Extrait présenté:
Ce qu'on appelle le Voyage du Héros, ou plus improprement le « mono mythe » est un gabarit narratif dont le cinéma use et abuse, surtout quand il cherche à donner un tour épique à un récit.
J'en ai déjà discuté
longuement ici et là (voir mon bouquin Mythe et Super-héros, où j'évoque
aussi le problème), mais autant préciser quand même de quoi l'on
parle ici pour ceux qui ne connaîtraient pas.
La
bonne soupe de M. Campbell
Tout part des études
de Joseph Campbell, spécialiste de la mythologie qui repéra des
parallélismes dans un grand nombre de sagas anciennes et autres
mythes. Il n'est pas le seul à s'être livré à ce genre de
comparaisons : Frazer et Dumézil restent des références dans
le domaine. Mais Campbell dégagea un squelette de récit qui
permettait de décrire et de raconter tous ces mythes.
Ninin-ninin-ninin-ninin-Bat-Maaaaaan !
Ce schéma est simple :
nous avons un personnage bêtement normal qui est arraché à son
quotidien par des circonstances extraordinaires. Il se retrouve
brutalement propulsé dans un monde aux règles différentes et
étranges, face auxquelles il éprouve généralement des réticences,
et il lui faudra un mentor pour apprendre à les maîtriser. Le
personnage devra affronter plusieurs épreuves allant jusqu'à sa
mort réelle ou symbolique, qu'il surmontera. Et ce faisant,
graduellement, il deviendra un héros. Certains passages obligés du
récit seront gardés par un adversaire à contourner ou à abattre,
mais la plus grande épreuve consistera pour le héros à surmonter
sa propre part d'ombre, à se dépouiller du mal et de la faiblesse.

Travail demandé:
[1] Recopiez fidèlement le passage de l'extrait sur le Voyage du Héros qui commence aux mots « Ninin-ninin-ninin-ninin-Bat-Maaaaaan ! » et s'arrête après les mots « de la faiblesse. ».
[2] Poursuivez l'exposé sur le Voyage du Héros en reprenant à la suite de sa dernière phrase.

Lignes présentées:
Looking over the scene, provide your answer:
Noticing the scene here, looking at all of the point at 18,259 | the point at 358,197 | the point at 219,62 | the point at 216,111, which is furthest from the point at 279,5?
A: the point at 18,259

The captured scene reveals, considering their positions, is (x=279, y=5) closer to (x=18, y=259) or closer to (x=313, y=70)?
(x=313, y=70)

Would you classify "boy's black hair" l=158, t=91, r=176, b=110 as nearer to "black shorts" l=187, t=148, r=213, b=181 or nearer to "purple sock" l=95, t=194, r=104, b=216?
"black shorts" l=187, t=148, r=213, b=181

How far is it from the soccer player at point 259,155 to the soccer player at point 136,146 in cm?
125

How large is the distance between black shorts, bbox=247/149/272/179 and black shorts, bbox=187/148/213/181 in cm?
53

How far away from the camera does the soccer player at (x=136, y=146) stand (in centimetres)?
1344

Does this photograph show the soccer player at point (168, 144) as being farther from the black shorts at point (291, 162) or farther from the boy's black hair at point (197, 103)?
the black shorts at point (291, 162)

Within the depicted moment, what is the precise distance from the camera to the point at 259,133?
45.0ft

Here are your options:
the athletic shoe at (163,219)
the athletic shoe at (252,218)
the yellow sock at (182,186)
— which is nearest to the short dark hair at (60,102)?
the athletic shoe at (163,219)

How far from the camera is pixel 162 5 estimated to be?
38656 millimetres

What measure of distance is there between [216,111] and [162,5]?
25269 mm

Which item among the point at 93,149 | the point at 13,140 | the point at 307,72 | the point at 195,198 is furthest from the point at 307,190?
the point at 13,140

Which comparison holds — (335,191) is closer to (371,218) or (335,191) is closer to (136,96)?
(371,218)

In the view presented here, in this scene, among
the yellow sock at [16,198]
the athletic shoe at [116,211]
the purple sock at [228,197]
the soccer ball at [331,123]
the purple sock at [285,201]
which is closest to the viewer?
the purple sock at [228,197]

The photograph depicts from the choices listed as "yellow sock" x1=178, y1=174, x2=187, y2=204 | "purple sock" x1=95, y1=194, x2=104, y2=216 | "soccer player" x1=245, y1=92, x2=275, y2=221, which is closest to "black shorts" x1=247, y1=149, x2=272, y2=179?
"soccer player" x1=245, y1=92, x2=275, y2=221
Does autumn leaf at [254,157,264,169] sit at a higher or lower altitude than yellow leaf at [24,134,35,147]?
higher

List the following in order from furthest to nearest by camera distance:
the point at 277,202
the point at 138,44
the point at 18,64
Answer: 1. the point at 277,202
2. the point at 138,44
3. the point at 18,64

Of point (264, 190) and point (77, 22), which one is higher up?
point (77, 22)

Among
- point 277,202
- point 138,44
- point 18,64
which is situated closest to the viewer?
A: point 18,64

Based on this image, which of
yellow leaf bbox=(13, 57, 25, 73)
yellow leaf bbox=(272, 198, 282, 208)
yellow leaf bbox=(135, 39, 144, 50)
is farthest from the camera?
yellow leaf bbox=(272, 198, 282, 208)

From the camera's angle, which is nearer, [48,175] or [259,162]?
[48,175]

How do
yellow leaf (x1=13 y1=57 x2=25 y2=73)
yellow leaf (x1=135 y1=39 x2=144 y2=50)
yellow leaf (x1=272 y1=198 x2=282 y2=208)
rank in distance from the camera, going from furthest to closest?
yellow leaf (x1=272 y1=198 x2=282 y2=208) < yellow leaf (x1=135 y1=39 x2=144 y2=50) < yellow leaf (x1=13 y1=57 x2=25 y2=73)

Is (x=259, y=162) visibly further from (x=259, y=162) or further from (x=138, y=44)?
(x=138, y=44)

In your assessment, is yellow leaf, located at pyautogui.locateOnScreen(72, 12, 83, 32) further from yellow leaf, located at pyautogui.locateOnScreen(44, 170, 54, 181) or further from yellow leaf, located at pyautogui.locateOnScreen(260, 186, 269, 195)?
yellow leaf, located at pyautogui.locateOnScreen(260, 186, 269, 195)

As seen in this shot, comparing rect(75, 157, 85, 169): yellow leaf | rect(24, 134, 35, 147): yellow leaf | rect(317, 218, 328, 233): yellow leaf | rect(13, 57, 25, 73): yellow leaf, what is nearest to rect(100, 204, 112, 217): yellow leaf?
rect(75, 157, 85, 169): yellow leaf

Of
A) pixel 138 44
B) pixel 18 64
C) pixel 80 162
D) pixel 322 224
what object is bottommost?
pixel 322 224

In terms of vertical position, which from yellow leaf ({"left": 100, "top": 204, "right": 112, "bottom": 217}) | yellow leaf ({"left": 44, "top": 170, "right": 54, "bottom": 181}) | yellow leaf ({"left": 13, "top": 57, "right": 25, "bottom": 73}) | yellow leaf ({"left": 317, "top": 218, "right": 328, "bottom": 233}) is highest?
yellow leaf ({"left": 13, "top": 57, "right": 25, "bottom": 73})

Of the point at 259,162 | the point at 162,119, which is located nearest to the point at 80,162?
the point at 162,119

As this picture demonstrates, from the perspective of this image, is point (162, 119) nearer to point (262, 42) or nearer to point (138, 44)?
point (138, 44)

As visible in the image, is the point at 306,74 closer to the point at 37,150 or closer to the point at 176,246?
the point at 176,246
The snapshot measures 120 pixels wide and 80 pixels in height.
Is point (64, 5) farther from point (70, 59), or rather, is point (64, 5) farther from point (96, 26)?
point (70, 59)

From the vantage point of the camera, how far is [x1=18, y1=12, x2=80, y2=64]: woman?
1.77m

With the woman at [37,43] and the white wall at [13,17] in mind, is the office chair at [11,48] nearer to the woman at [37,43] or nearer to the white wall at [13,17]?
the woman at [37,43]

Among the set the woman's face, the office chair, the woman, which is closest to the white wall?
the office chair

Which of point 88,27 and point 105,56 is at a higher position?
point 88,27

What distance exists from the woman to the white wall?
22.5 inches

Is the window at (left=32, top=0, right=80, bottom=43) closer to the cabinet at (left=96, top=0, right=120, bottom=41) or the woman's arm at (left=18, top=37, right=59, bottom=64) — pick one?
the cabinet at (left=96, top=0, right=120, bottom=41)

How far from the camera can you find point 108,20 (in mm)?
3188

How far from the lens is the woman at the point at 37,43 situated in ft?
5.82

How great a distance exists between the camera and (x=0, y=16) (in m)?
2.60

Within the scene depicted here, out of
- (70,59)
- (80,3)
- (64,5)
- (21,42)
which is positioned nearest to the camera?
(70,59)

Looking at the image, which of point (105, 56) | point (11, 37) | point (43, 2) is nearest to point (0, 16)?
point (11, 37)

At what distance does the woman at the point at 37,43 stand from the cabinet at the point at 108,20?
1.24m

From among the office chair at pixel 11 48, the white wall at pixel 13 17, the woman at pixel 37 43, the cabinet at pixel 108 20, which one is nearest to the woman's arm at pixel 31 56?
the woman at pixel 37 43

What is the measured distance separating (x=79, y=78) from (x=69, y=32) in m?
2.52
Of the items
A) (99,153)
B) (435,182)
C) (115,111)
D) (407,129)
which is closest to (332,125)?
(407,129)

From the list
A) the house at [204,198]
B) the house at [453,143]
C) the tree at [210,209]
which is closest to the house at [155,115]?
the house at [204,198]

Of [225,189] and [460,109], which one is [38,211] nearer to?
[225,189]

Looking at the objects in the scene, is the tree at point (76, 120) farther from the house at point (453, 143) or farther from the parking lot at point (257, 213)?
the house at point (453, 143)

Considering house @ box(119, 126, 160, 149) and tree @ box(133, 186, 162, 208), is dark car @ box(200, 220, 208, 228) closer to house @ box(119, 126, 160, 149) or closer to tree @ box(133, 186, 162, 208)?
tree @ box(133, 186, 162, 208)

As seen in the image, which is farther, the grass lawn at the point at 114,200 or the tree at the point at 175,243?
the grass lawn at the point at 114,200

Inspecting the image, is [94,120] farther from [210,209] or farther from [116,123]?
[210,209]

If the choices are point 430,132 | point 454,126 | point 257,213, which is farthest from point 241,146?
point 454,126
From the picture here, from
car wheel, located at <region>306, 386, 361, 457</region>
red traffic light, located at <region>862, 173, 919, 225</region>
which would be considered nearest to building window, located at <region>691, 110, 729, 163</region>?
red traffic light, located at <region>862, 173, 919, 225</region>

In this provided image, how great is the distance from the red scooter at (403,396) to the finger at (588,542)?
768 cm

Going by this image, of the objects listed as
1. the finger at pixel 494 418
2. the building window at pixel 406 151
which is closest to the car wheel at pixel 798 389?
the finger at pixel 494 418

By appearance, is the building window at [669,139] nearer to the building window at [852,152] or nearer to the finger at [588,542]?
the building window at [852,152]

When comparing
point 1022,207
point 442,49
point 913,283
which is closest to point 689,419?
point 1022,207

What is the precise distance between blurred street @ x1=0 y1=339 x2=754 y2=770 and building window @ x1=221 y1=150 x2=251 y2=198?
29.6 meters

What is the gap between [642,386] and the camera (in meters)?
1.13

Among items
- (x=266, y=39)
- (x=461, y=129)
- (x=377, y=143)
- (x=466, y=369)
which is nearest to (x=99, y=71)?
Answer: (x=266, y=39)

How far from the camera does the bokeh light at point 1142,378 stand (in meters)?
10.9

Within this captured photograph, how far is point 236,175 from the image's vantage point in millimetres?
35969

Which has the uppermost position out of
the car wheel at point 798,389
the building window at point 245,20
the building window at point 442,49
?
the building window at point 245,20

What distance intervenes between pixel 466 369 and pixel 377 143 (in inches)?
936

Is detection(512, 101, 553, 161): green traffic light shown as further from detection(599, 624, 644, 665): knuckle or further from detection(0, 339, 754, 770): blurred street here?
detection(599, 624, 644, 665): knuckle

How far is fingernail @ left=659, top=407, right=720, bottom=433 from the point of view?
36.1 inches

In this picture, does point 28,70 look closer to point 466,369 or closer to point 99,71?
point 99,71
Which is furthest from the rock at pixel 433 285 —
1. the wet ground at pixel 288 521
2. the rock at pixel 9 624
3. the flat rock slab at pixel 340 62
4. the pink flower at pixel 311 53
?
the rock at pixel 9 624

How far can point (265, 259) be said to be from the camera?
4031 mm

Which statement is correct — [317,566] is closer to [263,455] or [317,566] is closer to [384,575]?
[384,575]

Réponses définitives:
[1]
Ninin-ninin-ninin-ninin-Bat-Maaaaaan !
Ce schéma est simple :
nous avons un personnage bêtement normal qui est arraché à son
quotidien par des circonstances extraordinaires. Il se retrouve
brutalement propulsé dans un monde aux règles différentes et
étranges, face auxquelles il éprouve généralement des réticences,
et il lui faudra un mentor pour apprendre à les maîtriser. Le
personnage devra affronter plusieurs épreuves allant jusqu'à sa
mort réelle ou symbolique, qu'il surmontera. Et ce faisant,
graduellement, il deviendra un héros. Certains passages obligés du
récit seront gardés par un adversaire à contourner ou à abattre,
mais la plus grande épreuve consistera pour le héros à surmonter
sa propre part d'ombre, à se dépouiller du mal et de la faiblesse.

[2]
Une fois tout cela accompli, le héros aura restauré une forme de
normalité, qui ne sera pas forcément le statu-quo initial.
Campbell appela cet
ensemble d'étapes et de motifs le « mono mythe », mais
il serai plus approprié de parler de « mono épopée »,
car cela ne couvre que les récits épiques et pas, par exemple, les
mythes eschatologiques de création et de fin du monde, ni les mythes
explicatifs de tabous.
Le premier cinéaste à
avoir consciemment appliqué ce schéma fut George Lucas, avec la
trilogie Star Wars (le bouquin de Campbell lui avait été
passé par son producteur Gary Kurtz, qui voulait redonner de la
tenue à un scénario qui partait dans tous les sens), mais on voit
déjà ces codes à l'œuvre dans les romans de Tolkien, qui était
féru de textes anciens. Par la suite, des cinéastes de plus en plus
nombreux en tirèrent des récits qui se ressemblaient de plus en
plus. Le Conan de Milius,
le premier Highlander, les Matrix utilisent clairement
le cadre campbellien.
Mais le Roi Lion
aussi, et c'est un exec de Disney qui avait bossé dessus, un certain
Chris Vogler, qui va en tirer une version « pour les nuls »
et en assurera la popularité à Hollywood. Dès lors, le schéma
sera utilisé à toutes les sauces, et surtout en dépit du bon sens.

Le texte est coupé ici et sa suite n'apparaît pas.